En un país donde el crecimiento depende en gran medida de pequeñas iniciativas empresariales, la estabilidad normativa es un activo estratégico.

 

Conclusión: más costes y más incertidumbre. SMI sin absorción pluses

La subida del SMI y la prohibición de absorberla con complementos salariales marcan un nuevo punto de fricción entre Gobierno y tejido empresarial.

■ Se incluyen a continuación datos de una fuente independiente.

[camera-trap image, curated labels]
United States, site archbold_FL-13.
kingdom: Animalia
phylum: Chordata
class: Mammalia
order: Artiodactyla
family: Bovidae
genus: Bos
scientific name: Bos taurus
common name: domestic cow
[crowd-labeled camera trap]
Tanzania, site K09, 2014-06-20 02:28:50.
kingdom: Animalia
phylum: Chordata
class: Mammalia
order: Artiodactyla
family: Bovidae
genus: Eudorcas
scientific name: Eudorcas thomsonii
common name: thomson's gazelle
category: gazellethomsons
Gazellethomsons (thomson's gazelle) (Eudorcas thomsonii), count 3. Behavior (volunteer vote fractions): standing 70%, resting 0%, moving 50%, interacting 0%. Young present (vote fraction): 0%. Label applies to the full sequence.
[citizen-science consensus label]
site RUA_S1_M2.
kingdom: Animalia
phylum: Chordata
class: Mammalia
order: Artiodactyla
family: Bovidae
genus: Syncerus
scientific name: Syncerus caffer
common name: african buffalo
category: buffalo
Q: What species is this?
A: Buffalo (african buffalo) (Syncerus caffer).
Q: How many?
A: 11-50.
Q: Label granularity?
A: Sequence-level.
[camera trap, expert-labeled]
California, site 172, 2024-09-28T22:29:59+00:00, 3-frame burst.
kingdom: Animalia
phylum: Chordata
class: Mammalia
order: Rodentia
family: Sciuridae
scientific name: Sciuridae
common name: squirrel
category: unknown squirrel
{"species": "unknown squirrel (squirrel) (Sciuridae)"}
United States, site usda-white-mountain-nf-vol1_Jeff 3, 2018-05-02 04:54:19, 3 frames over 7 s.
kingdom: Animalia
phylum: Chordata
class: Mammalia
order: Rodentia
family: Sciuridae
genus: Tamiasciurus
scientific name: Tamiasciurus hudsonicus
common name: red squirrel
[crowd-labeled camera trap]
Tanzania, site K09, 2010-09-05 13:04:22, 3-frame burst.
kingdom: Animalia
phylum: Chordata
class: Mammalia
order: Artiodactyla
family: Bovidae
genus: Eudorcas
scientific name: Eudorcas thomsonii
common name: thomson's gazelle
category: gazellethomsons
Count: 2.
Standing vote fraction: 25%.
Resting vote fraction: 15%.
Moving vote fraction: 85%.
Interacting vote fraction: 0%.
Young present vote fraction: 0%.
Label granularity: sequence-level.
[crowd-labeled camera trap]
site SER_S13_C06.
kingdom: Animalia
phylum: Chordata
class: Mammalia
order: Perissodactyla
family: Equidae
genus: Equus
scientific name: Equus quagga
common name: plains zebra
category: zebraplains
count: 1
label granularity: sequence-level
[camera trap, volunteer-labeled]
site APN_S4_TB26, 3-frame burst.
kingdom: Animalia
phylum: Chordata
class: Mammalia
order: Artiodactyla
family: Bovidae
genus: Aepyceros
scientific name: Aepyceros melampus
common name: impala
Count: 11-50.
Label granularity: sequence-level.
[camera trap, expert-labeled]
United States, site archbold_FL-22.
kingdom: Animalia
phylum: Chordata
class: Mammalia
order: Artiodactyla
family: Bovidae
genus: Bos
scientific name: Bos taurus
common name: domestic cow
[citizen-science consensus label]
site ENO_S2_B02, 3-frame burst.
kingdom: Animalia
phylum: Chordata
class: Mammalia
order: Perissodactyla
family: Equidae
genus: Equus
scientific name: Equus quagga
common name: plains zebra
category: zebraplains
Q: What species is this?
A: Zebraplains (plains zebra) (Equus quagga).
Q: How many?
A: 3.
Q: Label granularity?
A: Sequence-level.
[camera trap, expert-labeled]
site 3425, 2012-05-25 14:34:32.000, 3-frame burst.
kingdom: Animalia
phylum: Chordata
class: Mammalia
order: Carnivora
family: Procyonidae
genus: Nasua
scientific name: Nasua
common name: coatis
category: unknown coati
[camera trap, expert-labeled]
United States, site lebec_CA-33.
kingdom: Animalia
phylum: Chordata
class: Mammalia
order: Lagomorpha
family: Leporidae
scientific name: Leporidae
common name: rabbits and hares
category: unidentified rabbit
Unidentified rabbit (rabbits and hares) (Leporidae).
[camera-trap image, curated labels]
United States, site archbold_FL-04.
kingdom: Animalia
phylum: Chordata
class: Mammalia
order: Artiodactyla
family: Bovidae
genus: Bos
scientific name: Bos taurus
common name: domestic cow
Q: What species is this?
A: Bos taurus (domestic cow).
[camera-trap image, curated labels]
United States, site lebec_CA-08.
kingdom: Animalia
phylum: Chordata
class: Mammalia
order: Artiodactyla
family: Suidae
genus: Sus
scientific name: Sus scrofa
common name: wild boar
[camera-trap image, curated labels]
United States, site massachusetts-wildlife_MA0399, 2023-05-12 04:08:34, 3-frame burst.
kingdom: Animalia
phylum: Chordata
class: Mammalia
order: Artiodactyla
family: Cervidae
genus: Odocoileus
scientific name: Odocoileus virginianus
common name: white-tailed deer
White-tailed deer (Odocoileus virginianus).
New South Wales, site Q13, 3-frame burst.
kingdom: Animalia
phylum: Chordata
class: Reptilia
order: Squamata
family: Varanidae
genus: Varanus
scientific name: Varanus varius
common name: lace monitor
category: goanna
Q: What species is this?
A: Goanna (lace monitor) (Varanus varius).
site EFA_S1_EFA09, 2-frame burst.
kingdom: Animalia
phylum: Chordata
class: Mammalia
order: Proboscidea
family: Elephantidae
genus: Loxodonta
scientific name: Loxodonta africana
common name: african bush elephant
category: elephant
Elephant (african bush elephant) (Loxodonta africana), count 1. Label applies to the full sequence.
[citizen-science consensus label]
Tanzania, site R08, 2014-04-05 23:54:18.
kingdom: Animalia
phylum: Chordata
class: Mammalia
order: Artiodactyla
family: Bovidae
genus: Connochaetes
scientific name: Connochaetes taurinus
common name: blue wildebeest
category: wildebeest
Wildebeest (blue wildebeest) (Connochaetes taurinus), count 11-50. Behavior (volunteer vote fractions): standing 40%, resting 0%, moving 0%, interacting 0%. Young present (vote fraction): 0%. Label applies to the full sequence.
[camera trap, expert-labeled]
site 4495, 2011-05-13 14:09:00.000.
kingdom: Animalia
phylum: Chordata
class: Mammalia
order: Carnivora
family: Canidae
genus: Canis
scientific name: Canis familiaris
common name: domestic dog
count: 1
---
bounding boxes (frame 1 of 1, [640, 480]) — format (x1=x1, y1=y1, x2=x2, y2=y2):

Más allá del debate ideológico, la cuestión clave es si España puede permitirse seguir tensionando a pymes y autónomos en un entorno económico ya complejo.

El crecimiento sostenible no se construye únicamente desde el decreto, sino desde la confianza.

Autónomos y emprendedores no piden privilegios: piden reglas claras, previsibilidad y margen para gestionar su actividad.

Si la política laboral se convierte en un campo de batalla permanente, quienes más sufrirán no serán las grandes corporaciones, sino el pequeño empresario que cada mes tiene que cuadrar cuentas, pagar nóminas y asumir riesgos con su patrimonio personal.

La pregunta no es solo si la subida del SMI es justa, sino si el modelo elegido es compatible con la realidad productiva española.

Y esa es una discusión que, inevitablemente, marcará el pulso económico de 2026.